Geschichte
Von Jürgen Roth
Zwanzig Leute verloren sich im Otto-Kuhr-Saal in der Mission Eine Welt. Den Ort beherrscht der »Sozialkonzern« (Selbstbezeichnung) Diakoneo, der größte Süddeutschlands. Der Vorstandschef, ein Herr Hartmann, ist im Januar »aus persönlichen Gründen« aus dem Amt geschieden, mit einer, wähnen wir, schinkendicken Abfindung.
Hundertdreiunddreißig Mitglieder zählt der 1991 gegründete Heimat- und Geschichtsverein. Meine Mutter war viele Jahre eine der Rechnungsprüferinnen. Zu ehrenamtlichem Engagement sind nur mehr die Alten bereit; der Jüngste im Raum, der Schriftführer, dürfte Anfang sechzig sein.

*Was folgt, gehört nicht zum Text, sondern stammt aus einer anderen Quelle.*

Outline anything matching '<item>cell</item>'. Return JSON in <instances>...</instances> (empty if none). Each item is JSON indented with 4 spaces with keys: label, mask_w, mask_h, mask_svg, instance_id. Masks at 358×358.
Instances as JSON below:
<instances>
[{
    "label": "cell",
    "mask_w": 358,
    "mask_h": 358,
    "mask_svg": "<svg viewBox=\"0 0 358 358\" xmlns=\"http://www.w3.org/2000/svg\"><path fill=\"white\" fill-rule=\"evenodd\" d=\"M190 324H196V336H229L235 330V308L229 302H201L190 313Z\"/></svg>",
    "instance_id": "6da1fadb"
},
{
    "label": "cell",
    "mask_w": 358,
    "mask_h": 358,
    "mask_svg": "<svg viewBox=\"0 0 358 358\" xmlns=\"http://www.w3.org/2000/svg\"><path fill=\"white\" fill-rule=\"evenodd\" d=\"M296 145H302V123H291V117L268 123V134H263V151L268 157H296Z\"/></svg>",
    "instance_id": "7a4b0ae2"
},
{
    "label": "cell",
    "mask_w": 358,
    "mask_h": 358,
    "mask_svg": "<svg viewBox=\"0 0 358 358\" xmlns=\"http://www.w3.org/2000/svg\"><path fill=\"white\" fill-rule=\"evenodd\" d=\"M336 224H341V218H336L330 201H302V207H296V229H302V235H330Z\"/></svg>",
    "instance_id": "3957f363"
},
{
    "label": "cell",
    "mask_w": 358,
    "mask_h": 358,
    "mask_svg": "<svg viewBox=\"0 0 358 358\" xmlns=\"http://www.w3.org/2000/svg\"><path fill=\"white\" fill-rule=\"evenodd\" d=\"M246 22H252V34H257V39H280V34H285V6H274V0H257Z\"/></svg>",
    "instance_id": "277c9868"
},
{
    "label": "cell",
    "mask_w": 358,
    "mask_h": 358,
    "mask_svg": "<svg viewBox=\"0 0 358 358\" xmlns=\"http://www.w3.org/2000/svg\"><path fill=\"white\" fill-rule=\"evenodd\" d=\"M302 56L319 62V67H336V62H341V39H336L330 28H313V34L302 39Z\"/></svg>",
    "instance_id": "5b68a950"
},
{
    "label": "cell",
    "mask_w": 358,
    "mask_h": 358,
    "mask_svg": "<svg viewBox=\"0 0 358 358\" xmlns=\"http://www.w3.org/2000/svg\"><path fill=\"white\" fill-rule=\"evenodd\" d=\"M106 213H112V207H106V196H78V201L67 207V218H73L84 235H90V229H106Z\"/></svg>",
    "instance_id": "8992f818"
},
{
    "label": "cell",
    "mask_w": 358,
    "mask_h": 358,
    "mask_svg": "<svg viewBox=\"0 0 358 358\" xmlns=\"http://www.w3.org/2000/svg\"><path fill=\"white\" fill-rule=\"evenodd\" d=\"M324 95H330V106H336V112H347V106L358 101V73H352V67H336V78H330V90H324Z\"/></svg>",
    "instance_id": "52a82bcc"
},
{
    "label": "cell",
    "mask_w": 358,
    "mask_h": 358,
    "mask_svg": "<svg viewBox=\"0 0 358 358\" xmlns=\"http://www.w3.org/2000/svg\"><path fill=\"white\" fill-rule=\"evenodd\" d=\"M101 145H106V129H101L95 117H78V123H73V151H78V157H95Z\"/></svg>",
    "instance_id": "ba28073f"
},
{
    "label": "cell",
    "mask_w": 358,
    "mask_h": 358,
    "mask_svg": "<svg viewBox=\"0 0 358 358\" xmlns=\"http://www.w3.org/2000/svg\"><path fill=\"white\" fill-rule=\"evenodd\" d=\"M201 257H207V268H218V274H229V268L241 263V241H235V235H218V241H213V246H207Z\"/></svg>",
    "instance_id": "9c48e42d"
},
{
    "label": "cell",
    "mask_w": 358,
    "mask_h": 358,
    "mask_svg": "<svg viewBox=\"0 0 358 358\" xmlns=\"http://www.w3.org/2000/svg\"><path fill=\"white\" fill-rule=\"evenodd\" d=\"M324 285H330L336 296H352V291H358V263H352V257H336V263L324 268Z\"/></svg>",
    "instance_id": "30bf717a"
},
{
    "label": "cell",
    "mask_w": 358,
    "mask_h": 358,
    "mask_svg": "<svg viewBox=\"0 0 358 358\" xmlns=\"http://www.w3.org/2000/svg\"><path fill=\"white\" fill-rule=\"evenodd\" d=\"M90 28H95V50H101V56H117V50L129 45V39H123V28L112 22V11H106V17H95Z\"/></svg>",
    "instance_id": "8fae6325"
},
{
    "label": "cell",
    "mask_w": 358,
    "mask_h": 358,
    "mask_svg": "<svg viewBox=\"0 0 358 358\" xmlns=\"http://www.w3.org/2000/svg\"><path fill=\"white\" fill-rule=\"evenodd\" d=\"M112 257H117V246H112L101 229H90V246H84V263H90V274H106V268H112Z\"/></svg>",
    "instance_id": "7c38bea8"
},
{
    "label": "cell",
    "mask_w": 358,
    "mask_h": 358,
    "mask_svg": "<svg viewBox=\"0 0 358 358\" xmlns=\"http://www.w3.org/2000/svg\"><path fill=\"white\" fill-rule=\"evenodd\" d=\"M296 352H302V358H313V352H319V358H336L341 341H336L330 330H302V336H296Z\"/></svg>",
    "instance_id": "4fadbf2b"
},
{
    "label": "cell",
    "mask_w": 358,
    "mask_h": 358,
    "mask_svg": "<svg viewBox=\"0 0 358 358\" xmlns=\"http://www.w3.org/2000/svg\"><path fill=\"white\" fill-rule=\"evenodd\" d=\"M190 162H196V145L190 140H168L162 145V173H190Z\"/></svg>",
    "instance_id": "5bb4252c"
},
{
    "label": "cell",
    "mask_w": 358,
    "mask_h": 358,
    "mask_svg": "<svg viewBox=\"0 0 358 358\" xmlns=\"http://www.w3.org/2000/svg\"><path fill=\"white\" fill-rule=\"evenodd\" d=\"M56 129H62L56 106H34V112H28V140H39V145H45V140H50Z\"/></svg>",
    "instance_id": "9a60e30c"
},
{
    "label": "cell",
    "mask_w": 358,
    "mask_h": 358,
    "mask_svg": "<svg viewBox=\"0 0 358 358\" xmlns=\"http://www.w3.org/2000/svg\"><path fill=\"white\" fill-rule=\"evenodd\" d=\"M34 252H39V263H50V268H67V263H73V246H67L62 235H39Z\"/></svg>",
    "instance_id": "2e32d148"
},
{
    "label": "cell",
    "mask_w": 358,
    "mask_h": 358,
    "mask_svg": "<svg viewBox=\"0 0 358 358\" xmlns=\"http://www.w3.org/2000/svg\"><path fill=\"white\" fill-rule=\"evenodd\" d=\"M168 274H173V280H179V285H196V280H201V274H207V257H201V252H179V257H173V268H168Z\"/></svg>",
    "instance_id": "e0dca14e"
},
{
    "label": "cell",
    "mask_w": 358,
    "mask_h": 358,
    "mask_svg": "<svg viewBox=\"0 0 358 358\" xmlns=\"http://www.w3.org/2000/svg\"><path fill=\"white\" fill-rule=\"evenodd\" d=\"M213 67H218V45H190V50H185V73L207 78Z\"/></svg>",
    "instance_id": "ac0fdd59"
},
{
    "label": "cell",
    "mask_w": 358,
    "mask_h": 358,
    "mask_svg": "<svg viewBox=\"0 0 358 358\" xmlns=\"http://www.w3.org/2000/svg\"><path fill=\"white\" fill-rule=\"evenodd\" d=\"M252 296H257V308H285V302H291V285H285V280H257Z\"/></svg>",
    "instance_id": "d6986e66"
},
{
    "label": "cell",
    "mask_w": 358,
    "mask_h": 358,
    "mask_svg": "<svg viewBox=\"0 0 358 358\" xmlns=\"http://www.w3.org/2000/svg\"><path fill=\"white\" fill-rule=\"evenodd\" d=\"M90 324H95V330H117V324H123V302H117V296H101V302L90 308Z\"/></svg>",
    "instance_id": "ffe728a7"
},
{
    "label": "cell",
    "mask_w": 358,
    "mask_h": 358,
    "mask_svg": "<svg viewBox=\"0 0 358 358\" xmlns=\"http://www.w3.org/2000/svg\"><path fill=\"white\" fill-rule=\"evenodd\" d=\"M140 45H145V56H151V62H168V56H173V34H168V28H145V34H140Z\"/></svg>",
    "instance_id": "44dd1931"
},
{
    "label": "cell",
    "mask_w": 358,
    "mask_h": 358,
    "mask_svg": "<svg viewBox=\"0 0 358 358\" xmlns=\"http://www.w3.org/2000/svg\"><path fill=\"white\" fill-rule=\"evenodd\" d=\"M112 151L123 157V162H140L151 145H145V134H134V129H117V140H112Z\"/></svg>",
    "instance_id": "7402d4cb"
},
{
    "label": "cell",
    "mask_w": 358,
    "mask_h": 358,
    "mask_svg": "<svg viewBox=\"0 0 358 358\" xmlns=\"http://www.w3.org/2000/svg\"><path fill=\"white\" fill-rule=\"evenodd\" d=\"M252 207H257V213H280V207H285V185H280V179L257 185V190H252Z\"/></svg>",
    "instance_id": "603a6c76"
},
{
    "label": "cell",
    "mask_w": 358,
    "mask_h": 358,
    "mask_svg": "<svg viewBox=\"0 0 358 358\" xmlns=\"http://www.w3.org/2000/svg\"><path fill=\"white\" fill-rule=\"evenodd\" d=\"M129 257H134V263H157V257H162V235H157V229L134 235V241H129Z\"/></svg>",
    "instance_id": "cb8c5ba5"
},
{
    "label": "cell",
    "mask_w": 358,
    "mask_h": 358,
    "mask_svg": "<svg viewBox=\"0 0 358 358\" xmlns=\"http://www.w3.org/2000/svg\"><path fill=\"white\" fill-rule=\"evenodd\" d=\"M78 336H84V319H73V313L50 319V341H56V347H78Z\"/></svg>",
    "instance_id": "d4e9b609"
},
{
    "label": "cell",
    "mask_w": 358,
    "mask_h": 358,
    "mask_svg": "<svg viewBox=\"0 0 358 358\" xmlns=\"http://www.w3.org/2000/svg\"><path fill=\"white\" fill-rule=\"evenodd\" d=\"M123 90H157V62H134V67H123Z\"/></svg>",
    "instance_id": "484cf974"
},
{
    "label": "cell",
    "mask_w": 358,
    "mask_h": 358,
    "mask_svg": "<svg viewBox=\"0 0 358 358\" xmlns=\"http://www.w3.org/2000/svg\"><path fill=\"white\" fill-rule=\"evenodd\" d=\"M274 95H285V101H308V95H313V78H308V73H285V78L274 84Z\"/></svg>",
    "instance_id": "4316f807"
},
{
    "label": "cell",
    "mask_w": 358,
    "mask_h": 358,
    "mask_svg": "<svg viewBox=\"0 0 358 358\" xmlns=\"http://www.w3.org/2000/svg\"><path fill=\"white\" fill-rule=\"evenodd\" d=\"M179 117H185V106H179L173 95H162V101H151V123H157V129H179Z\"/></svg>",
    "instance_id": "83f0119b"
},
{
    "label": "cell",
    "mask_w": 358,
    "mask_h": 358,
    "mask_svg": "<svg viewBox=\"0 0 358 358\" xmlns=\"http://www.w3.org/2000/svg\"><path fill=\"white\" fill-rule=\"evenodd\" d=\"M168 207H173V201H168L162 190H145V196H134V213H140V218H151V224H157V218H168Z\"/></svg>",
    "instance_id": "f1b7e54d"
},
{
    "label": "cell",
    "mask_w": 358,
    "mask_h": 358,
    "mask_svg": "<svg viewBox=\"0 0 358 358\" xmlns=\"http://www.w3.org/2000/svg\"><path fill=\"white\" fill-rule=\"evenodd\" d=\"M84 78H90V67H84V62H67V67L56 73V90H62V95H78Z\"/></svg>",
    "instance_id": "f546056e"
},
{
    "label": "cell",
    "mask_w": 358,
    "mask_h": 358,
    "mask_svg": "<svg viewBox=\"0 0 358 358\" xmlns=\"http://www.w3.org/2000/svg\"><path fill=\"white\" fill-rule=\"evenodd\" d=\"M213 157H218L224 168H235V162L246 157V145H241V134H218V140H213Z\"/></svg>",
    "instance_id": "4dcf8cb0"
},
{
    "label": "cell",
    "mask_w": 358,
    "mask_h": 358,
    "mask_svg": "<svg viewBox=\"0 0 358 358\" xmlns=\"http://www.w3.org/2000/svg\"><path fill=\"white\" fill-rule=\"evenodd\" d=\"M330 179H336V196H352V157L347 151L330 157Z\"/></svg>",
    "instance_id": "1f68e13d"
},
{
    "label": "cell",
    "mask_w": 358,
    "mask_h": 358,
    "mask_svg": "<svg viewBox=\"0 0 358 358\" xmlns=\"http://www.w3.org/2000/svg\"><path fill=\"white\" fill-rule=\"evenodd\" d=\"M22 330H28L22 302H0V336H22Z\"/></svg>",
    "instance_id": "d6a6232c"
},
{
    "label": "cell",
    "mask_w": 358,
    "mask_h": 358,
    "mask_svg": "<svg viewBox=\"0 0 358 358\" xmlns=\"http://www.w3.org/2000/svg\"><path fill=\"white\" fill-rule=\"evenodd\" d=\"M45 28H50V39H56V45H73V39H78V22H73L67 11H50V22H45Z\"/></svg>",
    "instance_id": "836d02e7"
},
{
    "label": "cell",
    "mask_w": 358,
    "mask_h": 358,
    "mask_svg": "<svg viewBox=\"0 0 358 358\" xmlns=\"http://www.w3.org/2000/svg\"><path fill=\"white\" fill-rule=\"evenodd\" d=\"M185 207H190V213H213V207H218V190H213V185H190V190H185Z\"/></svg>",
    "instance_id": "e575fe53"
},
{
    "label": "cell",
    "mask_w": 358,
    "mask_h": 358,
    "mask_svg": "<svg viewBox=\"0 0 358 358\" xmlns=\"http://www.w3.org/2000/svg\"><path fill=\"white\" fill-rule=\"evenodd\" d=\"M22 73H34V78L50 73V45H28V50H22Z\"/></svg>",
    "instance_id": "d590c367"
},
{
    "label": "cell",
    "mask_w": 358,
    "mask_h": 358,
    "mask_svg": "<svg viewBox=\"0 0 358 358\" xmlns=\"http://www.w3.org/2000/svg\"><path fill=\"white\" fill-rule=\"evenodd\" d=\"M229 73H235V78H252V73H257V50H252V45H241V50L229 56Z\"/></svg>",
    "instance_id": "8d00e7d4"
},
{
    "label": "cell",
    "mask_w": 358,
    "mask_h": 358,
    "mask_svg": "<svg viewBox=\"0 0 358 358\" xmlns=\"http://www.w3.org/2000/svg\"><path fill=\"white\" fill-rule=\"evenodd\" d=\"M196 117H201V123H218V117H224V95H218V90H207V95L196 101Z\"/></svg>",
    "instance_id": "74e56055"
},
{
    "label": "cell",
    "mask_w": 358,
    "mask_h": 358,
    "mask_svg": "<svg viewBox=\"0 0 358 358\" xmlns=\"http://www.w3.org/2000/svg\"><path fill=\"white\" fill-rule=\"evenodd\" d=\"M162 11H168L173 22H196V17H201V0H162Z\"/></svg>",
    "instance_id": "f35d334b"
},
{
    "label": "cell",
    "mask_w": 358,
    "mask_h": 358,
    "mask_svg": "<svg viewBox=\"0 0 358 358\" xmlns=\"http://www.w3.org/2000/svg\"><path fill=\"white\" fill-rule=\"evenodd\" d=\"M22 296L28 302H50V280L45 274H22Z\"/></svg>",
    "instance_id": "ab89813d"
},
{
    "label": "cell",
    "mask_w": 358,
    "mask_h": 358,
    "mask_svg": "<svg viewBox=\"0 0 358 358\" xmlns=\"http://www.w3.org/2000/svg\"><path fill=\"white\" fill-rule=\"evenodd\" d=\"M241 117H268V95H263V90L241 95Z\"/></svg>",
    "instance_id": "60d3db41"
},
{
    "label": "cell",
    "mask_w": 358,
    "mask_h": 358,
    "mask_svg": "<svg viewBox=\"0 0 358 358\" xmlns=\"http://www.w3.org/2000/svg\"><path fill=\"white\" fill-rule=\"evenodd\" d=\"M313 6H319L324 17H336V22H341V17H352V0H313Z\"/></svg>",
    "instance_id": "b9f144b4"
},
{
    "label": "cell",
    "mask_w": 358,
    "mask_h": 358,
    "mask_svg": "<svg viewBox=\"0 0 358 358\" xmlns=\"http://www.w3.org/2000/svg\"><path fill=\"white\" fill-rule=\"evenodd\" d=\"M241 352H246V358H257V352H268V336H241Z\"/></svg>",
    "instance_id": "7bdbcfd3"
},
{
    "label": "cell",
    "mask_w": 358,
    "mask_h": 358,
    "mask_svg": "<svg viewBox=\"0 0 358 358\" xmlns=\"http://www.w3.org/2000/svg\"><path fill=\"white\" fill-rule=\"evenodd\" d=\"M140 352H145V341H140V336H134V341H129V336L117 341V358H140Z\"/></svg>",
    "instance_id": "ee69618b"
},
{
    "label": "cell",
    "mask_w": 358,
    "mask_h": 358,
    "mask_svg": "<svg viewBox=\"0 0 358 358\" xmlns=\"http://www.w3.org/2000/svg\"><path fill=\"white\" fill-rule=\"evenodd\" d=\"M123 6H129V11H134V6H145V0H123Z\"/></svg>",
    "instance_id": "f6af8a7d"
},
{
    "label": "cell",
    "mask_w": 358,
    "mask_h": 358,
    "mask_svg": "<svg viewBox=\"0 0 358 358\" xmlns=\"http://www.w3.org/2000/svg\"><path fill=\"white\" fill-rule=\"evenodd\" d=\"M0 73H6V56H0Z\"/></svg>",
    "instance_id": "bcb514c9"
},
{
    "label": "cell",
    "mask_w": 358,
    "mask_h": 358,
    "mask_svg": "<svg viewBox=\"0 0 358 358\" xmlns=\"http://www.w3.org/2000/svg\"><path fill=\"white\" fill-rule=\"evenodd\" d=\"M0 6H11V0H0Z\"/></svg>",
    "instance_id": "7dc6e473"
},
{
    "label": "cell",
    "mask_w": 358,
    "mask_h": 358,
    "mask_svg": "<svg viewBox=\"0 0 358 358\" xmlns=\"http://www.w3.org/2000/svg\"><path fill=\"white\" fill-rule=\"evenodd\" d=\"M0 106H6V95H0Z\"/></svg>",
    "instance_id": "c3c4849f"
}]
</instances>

Der Vorsitzende V., ein besonnener Mann, hält den Einleitungsvortrag, als lese er einen Schulaufsatz vor. Er präsentiert das Programm für 2025, das im wesentlichen die Punkte Kaffeetafeln, Ostereifest, Kirchweihumzug, Spaziergänge, Martinsgansessen und Glühweintrinken umfasst. Zudem sei die Sonderausstellung »Handel und Wandel in Dettelsau« geplant. Und eine Erfolgsmeldung hat er in petto: »Am Weihnachtsmarkt war auch die größere Menge Schweinswürste bald ausverkauft.«
»Sonst ham wir nix geplant«, schließt er und lacht leise, vielleicht über die Sinnlosigkeit des Abends. Apathisch hören die Rentner um mich herum zu, die Kassiererin kämpft mit Excel-Tabellen, der Leiter des Löhe-Zeit-Museums, in das sich im Jahr siebenhundert Menschen verirren, klagt über Heizkosten, die nicht mehr zu schultern seien, über Schimmel und eine teileingestürzte Decke wegen einer Raumtemperatur von zwölf Grad und der Feuchtigkeit.
Es ist rührend – und zutiefst betrüblich. Hätte man nicht schon Depressionen, man bekäme sie hier. Die letzten, die noch etwas anderes tun oder zu tun vermögen, als sich bloß irgendwie durchzuwurschteln, sind gegenüber einer Gegenwart, deren Signum die politisch gewollte Geschichtsvergessenheit, die totale Blödheit aller ist, hoffnungslos im Hintertreffen. Sie richten nichts mehr aus, können nichts mehr anregen. Das Vereinswesen stirbt aus, die Stammtische verschwinden, das Interesse an irgend etwas außerhalb seiner selbst und das Denken siechen dahin. Den Rest erledigen die Verbrecher, die die Welt in einen Profiterzeugungsmoloch verwandeln.
Die vier letzten Jahre seines Lebens verbrachte mein geliebter Großvater im Eichhorn-Haus, das Teil der Diakonie ist (so hieß der Schweineladen Diakoneo bis 2019). Damals, in den Achtzigern, gab es keine Pflegestufen, alle wurden gleich behandelt. Der grenzenlos empathische Pfleger Gerhard kümmerte sich um den Gerch, und seine Zimmernachbarin Johanna lag jede Nacht wach, um zu lauschen, ob es ihm gutgehe.
Irgendwann wandelte man das Heim in der Wilhelm-Löhe-Straße 23 ins Zentralarchiv der Diakoneo um. Drei Bibliotheken hatten in ihm Platz, vierzigtausend Bücher, Urkunden, Dokumentationen.
Bevor er das Weite suchte, ließ der Herr Hartmann, dieser Lump, noch kurzerhand, in einer Nacht-und-Nebel-Aktion, das Haus vollständig ausräumen und all die Schätze in Container kloppen. Freunde von uns bekamen das zufällig mit und retteten einige wenige Bände, Archivalien, Zeugnisse einer Vergangenheit, die bis in die Mitte des 19. Jahrhunderts zurückreicht.
Sie hätten sich, hätte man sie dabei erwischt, wie sie verzweifelt und wütend in den Papierbergen wühlten, strafbar gemacht. Nicht strafbar gemacht hat sich der Sozialkonzern Diakoneo mit seiner barbarischen Tat, mit der Vernichtung des »bedeutenden Fundus zur Diakonie- und Sozialgeschichte in Deutschland« (diakoneo.de).
Ich wollte das am Schluss der Mitgliederversammlung zur Sprache bringen, hielt aber nicht durch und schlich mich. Hätte eh nix genützt.
Draußen war es so still, wie es nur still sein kann.